I too often hear the phrase service excellence used these days when describing technology delivery services, and in most cases there’s no definition of what this actually means.
Let’s go back to basics then and look at we mean by excellence in this context. From the Oxford dictionary, we have “The quality of being outstanding or extremely good”. Another definition is as a quality that people really appreciate, because it’s hard to find, and as being the quality of excelling, of being truly the best at something.
I like this last one – being the best at something and excelling – so going above and beyond the normal expectations, and importantly setting new standards.
It’s this excelling at something that hits the mark for many customers when it comes to service. Many of the organisations I’ve worked with and for, have been in challenging situations around their customer service, customer experience etc, and one of the focuses for my role there has been to revitalise their approach and work to transform the way they engage with customers, be they internal or external customers.

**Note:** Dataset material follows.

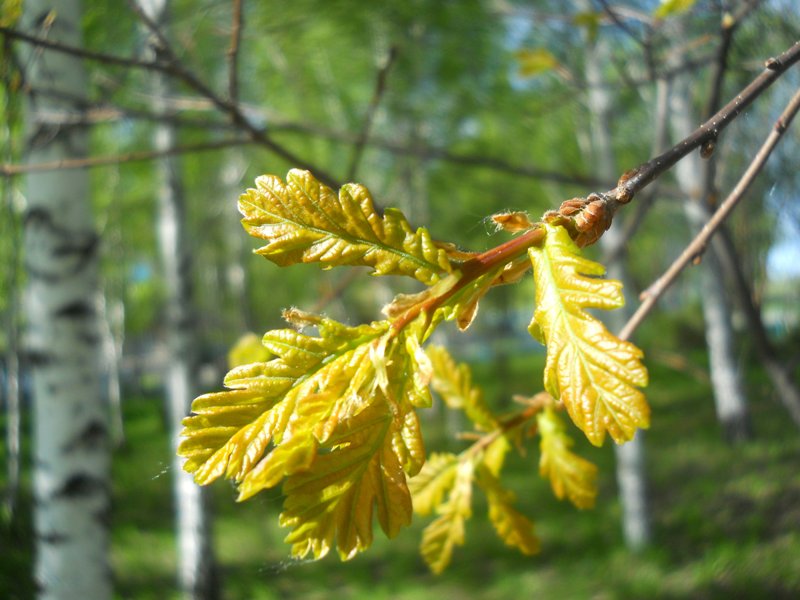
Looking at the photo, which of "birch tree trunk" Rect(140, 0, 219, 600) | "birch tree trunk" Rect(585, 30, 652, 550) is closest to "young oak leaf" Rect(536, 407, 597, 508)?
"birch tree trunk" Rect(140, 0, 219, 600)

In this day and age, we’re all consumers (outside of the normal workplace) of goods and services and our expectations have changed significantly over the last few years. It’s now all about a truly anyhow, anywhere and anytime culture, and this has a huge impact on how organisations need to work and change and adapt.
To add to this challenge, some of the more legacy technology services that we’re delivering – as well as the new innovative solutions an services – just have to work. Email is a great example. If your email service is 100% available, 24×7, and can be accessed wherever you are on any device, is this an excellent service or is it just expected?
I read an interesting article a few weeks back, on cio.com, titled “7 Steps to Excellent Service Delivery“, by Phil Weinzimer – do take a look, there are some really good ideas here.
Phil sets out a 7 step plan that CIOs can use, to improve the delivery of their services to the business, and the core theme is understanding the business objectives better and delivering to meet those.
In summary the 7 steps that Phil’s lists are:
- Identify the business and commodity services required by the business units
- Identify the key stakeholders and priority for each business service
- Build and develop the enterprise list of business services, for each unit
- Socialise and communicate across the enterprise
- Develop and execute the work plan, and get stakeholder buy-in
- Continuously measure the service delivery – and build and use business focused SLAs
- Continuously improve – regularly evaluate the service with the stakeholders and users
I really like this approach. It’s critical as I’ve mentioned to engage more with the business and key stakeholders, and to be able to respond in a very agile manner to their needs!
How does your service measure up? And what does excellent service mean to you?